Ces dispositions du Code criminel ont une incidence sur l’ensemble des organisations et des personnes qui supervisent le travail d’autrui, partout au Canada. Ces organisations comprennent les gouvernements fédéral, provinciaux et municipaux, les sociétés, les entreprises privées, les organismes de bienfaisance et les organismes non gouvernementaux.
Les exigences en matière de santé et de sécurité au travail
En plus de la responsabilité pénale, tous les employeurs sont soumis à la législation en matière de santé et de sécurité au travail. En vertu de la législation en matière de santé et de sécurité au travail, les employeurs sont tenus, entre autres obligations, de prendre toutes les mesures voulues pour assurer la santé et la sécurité de l’employé. Les exigences en matière de santé et de sécurité diffèrent selon la province de l’employeur, son assujettissement au régime fédéral, le type de travail accompli par les employés et le nombre d’employés. L’employeur qui ne remplit pas les obligations que lui impose la législation en matière de santé et de sécurité au travail est coupable d’une infraction et peut se voir imposer une lourde amende ou une peine d’incarcération.
Limitation de la responsabilité potentielle
Les employeurs peuvent limiter leur responsabilité et réduire leur risque d’accusation en vertu du Code criminel ou de la législation en matière de santé et de sécurité au travail, en mettant en place un programme efficace lié à la santé et à la sécurité au travail.
En tant qu’employeur, vous devriez, à la fois :
- vous familiariser avec les obligations en matière de santé et de sécurité au travail qui vous incombent;
- connaître les risques présents dans votre milieu de travail;
- élaborer un plan visant leur réduction ou leur élimination.
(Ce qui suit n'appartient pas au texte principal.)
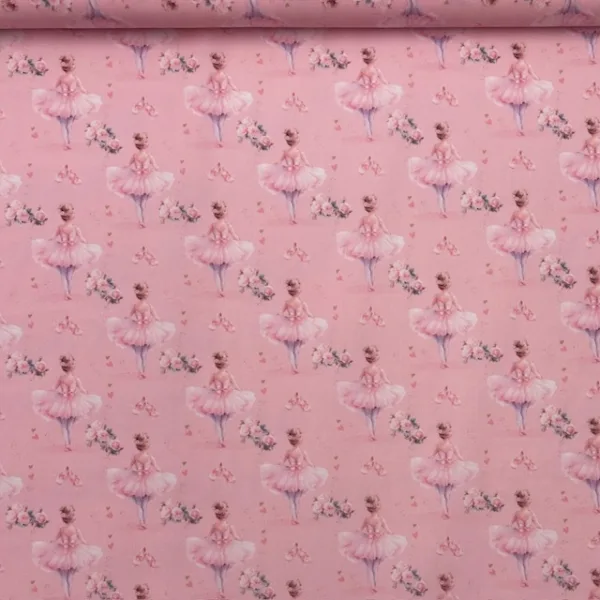 Popeline Ballet - Rosa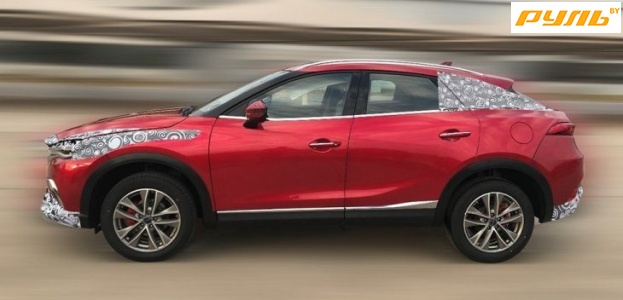 Китайцы клонировали кросс-купе Mazda CX-4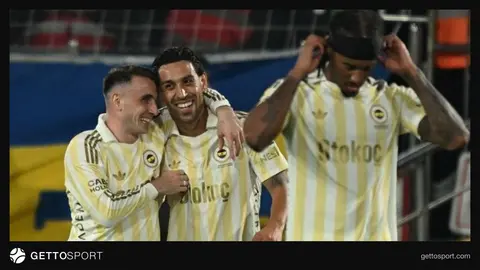 İrfan Can Kahveci Rizespor maçında gol sevinci, Fenerbahçe formasıyla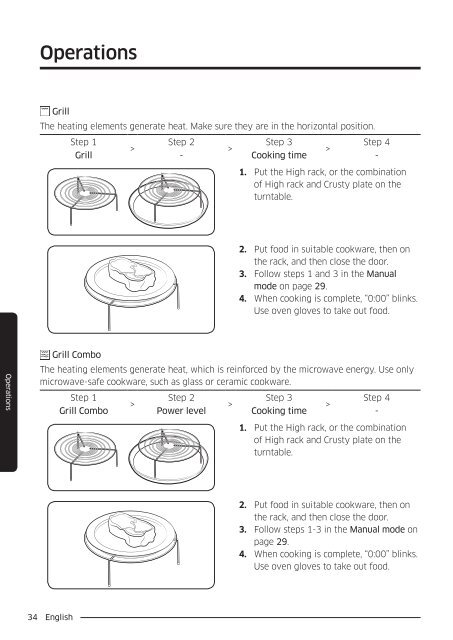 Samsung Combinato MC35J8055CK - User Manual_6.64 MB, pdf, ENGLISH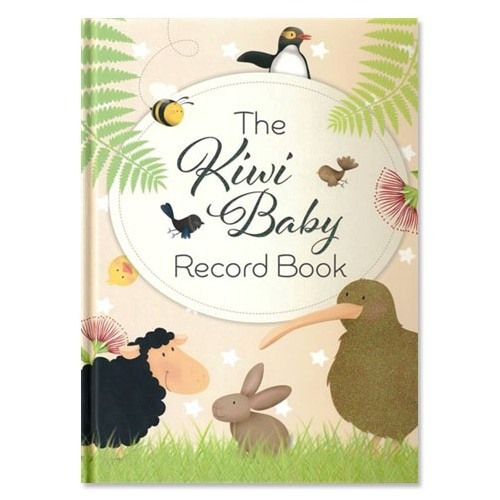 Kiwi Baby Record Book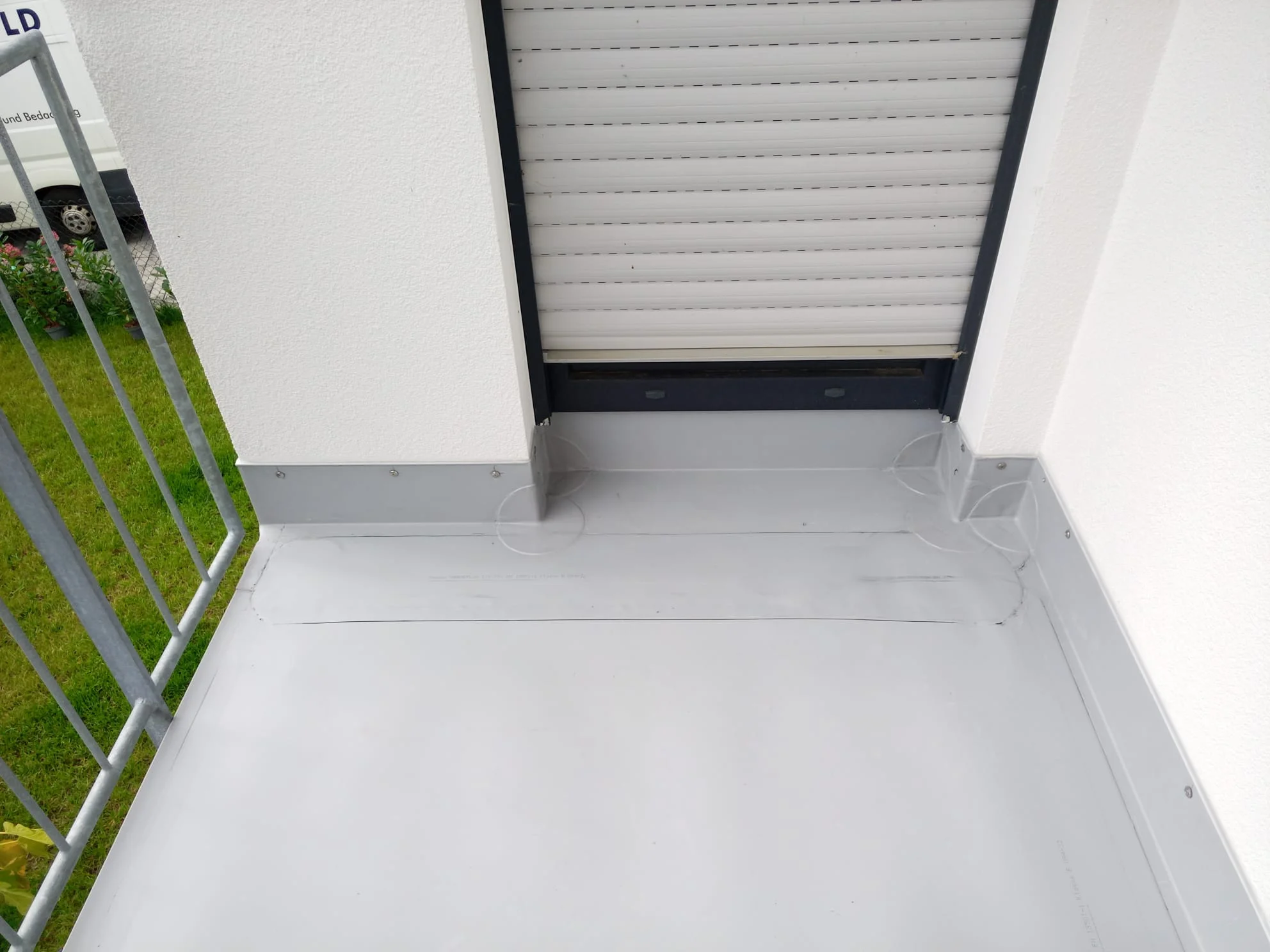 Terrassen- und Balkon-Abdichtung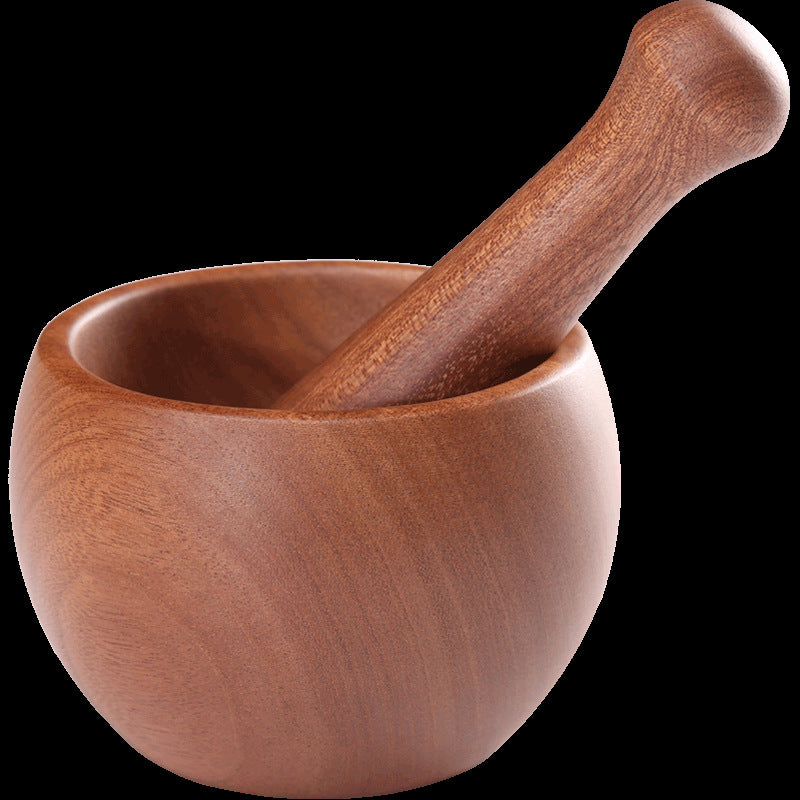 Sandalwood Garlic Crusher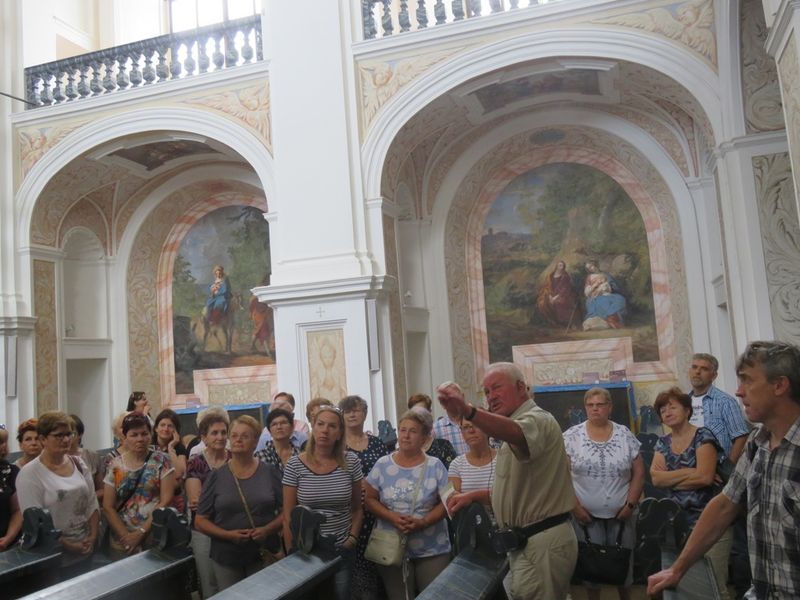 Loretańskim szlakiem na Dolnym Śląsku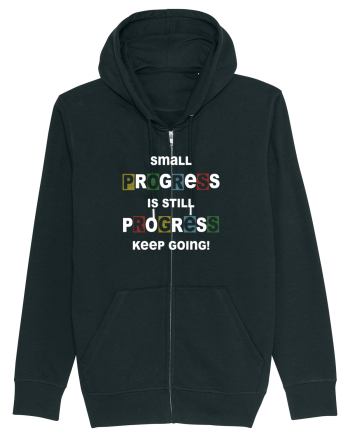 About progress Black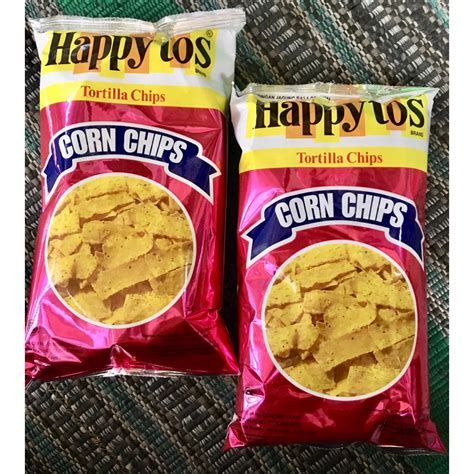 Jual Happy Tos Tortilla Chips Keripik Jagung Kripik Corn Chips 160gr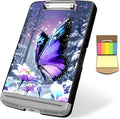 LYHXLYJH Clipboard with Storage, A4 Clipboards with Pen Holder, Heavy Duty by Unknown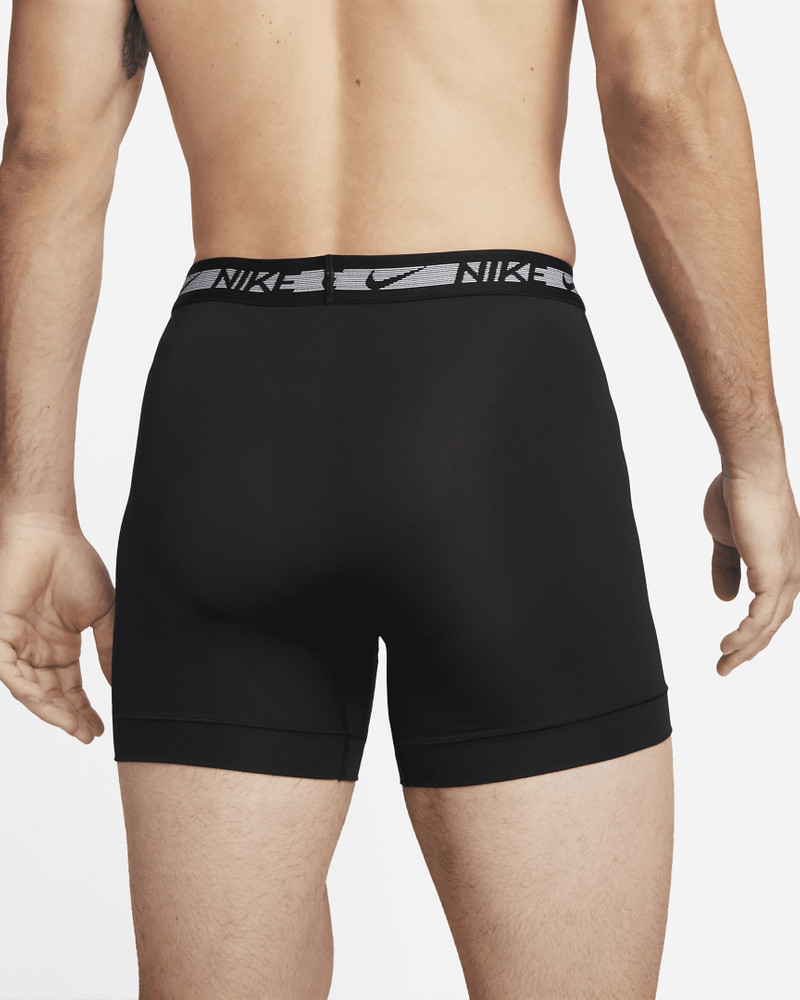 Nike Dri-FIT Ultra-Stretch Micro Men's Boxer Briefs (3-Pack) 4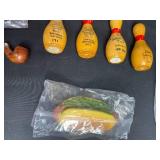 Vintage Collectibles Lot: Sears Footwear Baby Shoes, Collectable Wheaties Boxes, and More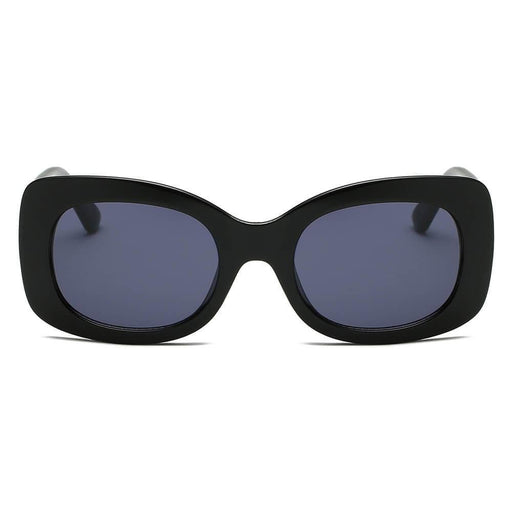 Sunglasses CRAMILO BAKU | S1063 Women Fashion Retro Rectangle Oversize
Les employeurs devraient également veiller à ce que les employés connaissent les programmes de santé et de sécurité au travail de l’entreprise, qu’ils soient informés des risques présents en milieu de travail et qu’ils reçoivent une formation et un matériel de sûreté adéquats. En faisant preuve de diligence face aux exigences en matière de santé et de sécurité au travail, les employeurs se protègent eux-mêmes et protègent aussi leurs employés.